# [DIRECTION]
All of the data should be output character for character, except the pictures.

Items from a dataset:

--------------------

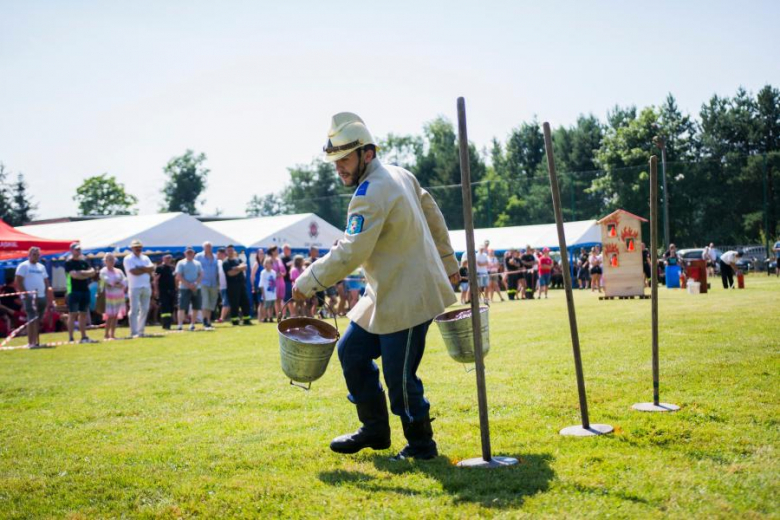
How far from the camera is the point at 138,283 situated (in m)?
16.9

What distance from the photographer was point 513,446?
492 centimetres

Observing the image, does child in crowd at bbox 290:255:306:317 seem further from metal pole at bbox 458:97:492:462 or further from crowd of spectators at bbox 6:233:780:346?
metal pole at bbox 458:97:492:462

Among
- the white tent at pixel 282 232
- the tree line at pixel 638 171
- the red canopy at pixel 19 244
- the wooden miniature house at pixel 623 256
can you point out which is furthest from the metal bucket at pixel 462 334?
the tree line at pixel 638 171

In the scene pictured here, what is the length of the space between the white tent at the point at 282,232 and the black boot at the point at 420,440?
2305cm

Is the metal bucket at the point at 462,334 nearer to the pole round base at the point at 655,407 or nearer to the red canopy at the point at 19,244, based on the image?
the pole round base at the point at 655,407

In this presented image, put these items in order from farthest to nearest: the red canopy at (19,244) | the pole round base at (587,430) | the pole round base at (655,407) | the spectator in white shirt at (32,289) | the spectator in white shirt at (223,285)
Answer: the spectator in white shirt at (223,285), the red canopy at (19,244), the spectator in white shirt at (32,289), the pole round base at (655,407), the pole round base at (587,430)

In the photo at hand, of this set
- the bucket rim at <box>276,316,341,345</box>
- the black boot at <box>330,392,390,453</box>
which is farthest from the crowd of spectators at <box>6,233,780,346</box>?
the black boot at <box>330,392,390,453</box>

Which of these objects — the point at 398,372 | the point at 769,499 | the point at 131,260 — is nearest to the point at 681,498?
the point at 769,499

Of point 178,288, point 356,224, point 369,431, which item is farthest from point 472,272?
point 178,288

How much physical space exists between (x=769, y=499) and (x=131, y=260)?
15.1 meters

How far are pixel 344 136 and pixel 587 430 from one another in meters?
2.47

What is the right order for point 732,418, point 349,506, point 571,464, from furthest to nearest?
point 732,418
point 571,464
point 349,506

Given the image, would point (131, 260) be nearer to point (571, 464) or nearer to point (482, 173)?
point (571, 464)

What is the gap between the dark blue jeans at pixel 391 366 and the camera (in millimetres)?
4680
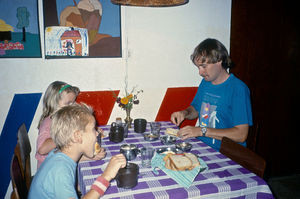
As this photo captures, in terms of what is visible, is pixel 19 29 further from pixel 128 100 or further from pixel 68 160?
pixel 68 160

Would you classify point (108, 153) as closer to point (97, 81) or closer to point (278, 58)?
point (97, 81)

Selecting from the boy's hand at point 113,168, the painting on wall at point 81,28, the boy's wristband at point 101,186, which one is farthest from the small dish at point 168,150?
the painting on wall at point 81,28

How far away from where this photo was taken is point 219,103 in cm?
203

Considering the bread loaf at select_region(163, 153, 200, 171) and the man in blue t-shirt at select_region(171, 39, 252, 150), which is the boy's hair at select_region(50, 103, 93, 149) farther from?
the man in blue t-shirt at select_region(171, 39, 252, 150)

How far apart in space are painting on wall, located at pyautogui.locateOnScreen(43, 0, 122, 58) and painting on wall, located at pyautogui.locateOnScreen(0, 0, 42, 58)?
112mm

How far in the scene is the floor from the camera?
2828 mm

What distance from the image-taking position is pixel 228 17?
2.94m

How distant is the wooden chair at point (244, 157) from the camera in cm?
139

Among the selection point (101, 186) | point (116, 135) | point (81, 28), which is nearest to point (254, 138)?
point (116, 135)

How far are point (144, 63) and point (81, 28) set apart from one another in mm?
800

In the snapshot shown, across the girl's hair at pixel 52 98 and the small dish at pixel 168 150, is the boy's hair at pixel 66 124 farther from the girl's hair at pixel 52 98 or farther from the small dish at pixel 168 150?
the girl's hair at pixel 52 98

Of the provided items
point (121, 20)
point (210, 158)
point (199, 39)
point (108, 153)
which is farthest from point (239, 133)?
point (121, 20)

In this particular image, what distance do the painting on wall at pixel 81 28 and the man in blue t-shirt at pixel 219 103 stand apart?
40.3 inches

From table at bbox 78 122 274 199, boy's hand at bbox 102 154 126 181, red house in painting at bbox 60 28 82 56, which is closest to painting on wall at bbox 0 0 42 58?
red house in painting at bbox 60 28 82 56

--------------------

# [EXERCISE SOLUTION]
How far from the camera is the point at 138,283 situated (in m)?
16.9

What distance from the photographer was point 513,446?
492 centimetres

Observing the image, does child in crowd at bbox 290:255:306:317 seem further from metal pole at bbox 458:97:492:462 or further from crowd of spectators at bbox 6:233:780:346?
metal pole at bbox 458:97:492:462

Among
- the white tent at pixel 282 232
- the tree line at pixel 638 171
- the red canopy at pixel 19 244
- the wooden miniature house at pixel 623 256
can you point out which is furthest from the metal bucket at pixel 462 334?
the tree line at pixel 638 171

In the scene pictured here, what is the length of the space between the white tent at the point at 282,232 and the black boot at the point at 420,440?
2305cm

Is the metal bucket at the point at 462,334 nearer to the pole round base at the point at 655,407 or nearer to the red canopy at the point at 19,244, based on the image?
the pole round base at the point at 655,407

In this presented image, put these items in order from farthest to nearest: the red canopy at (19,244) | the pole round base at (587,430) | the pole round base at (655,407) | the spectator in white shirt at (32,289) | the spectator in white shirt at (223,285)
Answer: the spectator in white shirt at (223,285), the red canopy at (19,244), the spectator in white shirt at (32,289), the pole round base at (655,407), the pole round base at (587,430)

In the photo at hand, of this set
- the bucket rim at <box>276,316,341,345</box>
- the black boot at <box>330,392,390,453</box>
which is farthest from the crowd of spectators at <box>6,233,780,346</box>?
the black boot at <box>330,392,390,453</box>

Which of these objects — the point at 398,372 | the point at 769,499 | the point at 131,260 — is nearest to the point at 681,498?
the point at 769,499

Of point 178,288, point 356,224, point 369,431, which item is farthest from point 472,272?
point 178,288

How much physical space exists between (x=769, y=499) and (x=131, y=260)?
15.1 meters

How far are pixel 344 136 and pixel 587 430 from one another in meters?
2.47

What is the right order for point 732,418, point 349,506, point 571,464, from furthest to nearest?
point 732,418
point 571,464
point 349,506

Given the image, would point (131, 260) be nearer to point (571, 464) or nearer to point (482, 173)?
point (571, 464)

What is the gap between the dark blue jeans at pixel 391 366 and the camera (in millimetres)?
4680
As this photo captures, in terms of what is visible, is pixel 19 29 further from pixel 128 100 or further from pixel 68 160?
pixel 68 160

Would you classify point (108, 153) as closer to point (97, 81) or closer to point (278, 58)?
point (97, 81)

Selecting from the boy's hand at point 113,168, the painting on wall at point 81,28, the boy's wristband at point 101,186, which one is farthest from the small dish at point 168,150?
the painting on wall at point 81,28

How far away from where this photo was taken is point 219,103 in cm?
203

Considering the bread loaf at select_region(163, 153, 200, 171) and the man in blue t-shirt at select_region(171, 39, 252, 150), which is the boy's hair at select_region(50, 103, 93, 149) farther from?
the man in blue t-shirt at select_region(171, 39, 252, 150)

How far apart in space are painting on wall, located at pyautogui.locateOnScreen(43, 0, 122, 58) and painting on wall, located at pyautogui.locateOnScreen(0, 0, 42, 58)?
112mm

How far in the scene is the floor from the camera?
2828 mm

What distance from the image-taking position is pixel 228 17?
2.94m

How distant is the wooden chair at point (244, 157) from the camera in cm?
139

Among the selection point (101, 186) | point (116, 135) | point (81, 28), which is nearest to point (254, 138)?
point (116, 135)

How far are point (144, 63) and point (81, 28) set apart from one another in mm?
800

In the snapshot shown, across the girl's hair at pixel 52 98 and the small dish at pixel 168 150, is the boy's hair at pixel 66 124 farther from the girl's hair at pixel 52 98 or farther from the small dish at pixel 168 150?
the girl's hair at pixel 52 98

Of the provided items
point (121, 20)
point (210, 158)
point (199, 39)
point (108, 153)
which is farthest from point (239, 133)?
point (121, 20)

In this particular image, what distance do the painting on wall at pixel 81 28 and the man in blue t-shirt at pixel 219 103 stand apart?
40.3 inches

From table at bbox 78 122 274 199, boy's hand at bbox 102 154 126 181, red house in painting at bbox 60 28 82 56, which is closest to painting on wall at bbox 0 0 42 58?
red house in painting at bbox 60 28 82 56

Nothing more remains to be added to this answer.